Interpretable machine learning approach for predicting the workability and mechanical properties of betel nut husk fiber-reinforced concrete

Abstract

Natural fiber-reinforced concrete (NFRC) is gaining attention for its sustainability, cost-effectiveness, and biodegradability, making it a promising material for construction and repair. Betel nut husk fiber (BNHF) is being incorporated into concrete due to its eco-friendly, nontoxic, and biodegradable properties. However, traditional methods for measuring slump, compressive strength (CS), and split tensile strength (STS) are often time-consuming, labor-intensive, and costly. To address this, machine learning (ML) models offer an efficient alternative for predicting these properties, enabling faster and more economical adjustments to BNHF-reinforced concrete mixes. This study explores the use of five ensemble ML models: Random Forest (RF), XGBoost, CatBoost, AdaBoost, and LightGBM to predict slump, CS, and STS. Model performance was evaluated using five metrics: coefficient of determination (R²), root mean square error (RMSE), normalized root mean square error (NRMSE), mean absolute error (MAE), and mean absolute percentage error (MAPE). The results showed that the CatBoost model performed best in predicting slump and CS, with R² values of 0.989 and 0.918, and RMSEs of 2.116 mm and 1.986 MPa, respectively.
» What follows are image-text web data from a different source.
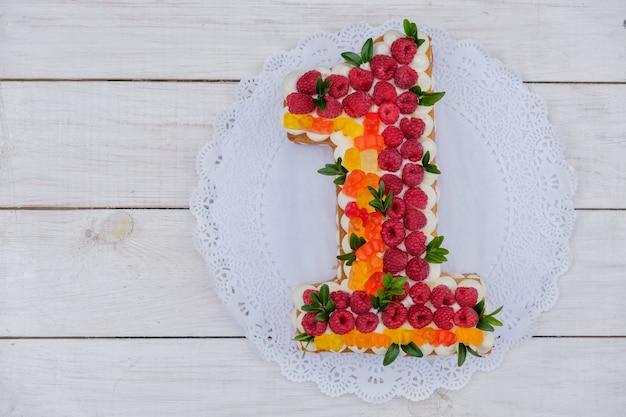 Tort urodzinowy numer jeden z malinami i marmoladą na białym drewnianym stole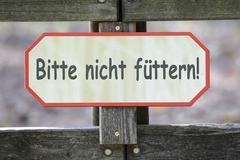 Signpost, please do not feed! Stock Photos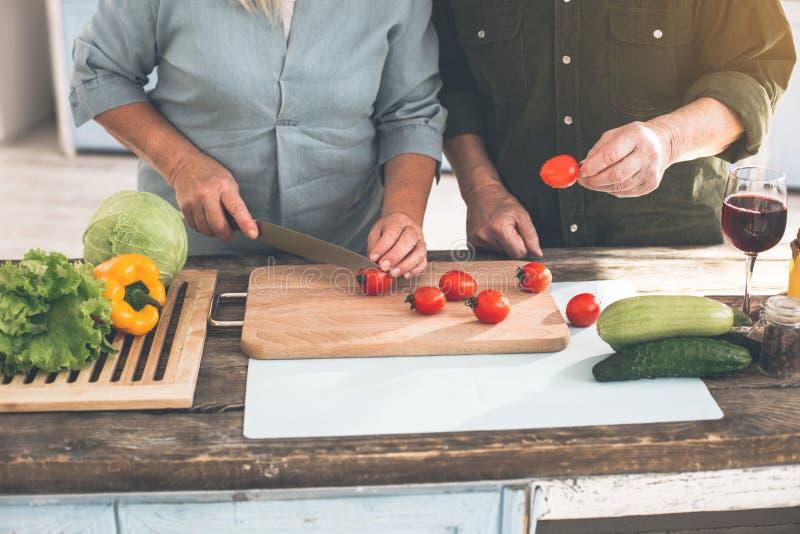 Mari supérieur et épouse préparant la nourriture dans la cuisine images libres de droits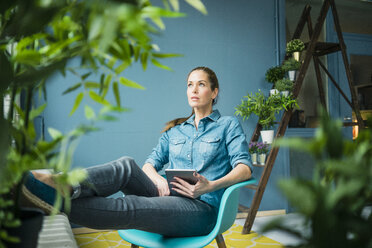 Beautiful woman in her home, decorated with plants - MOEF00886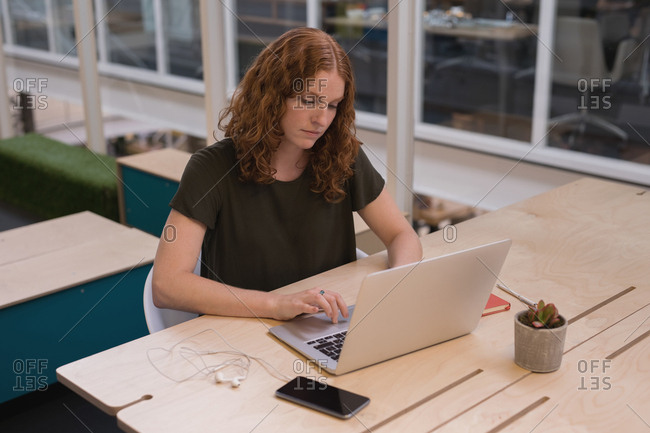 Female executive working at desk in office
For STS, XGBoost outperformed other models, achieving an R² of 0.862 and an RMSE of 0.406 MPa on the test set. SHapley Additive exPlanations (SHAP) analysis indicated that BNHF percentage and fiber content had the greatest influence on slump, while curing time was the most significant factor affecting both CS and STS. The findings demonstrate that CatBoost and XGBoost can accurately predict the mechanical properties, offering a practical alternative to extensive laboratory testing and enabling time and cost savings in construction.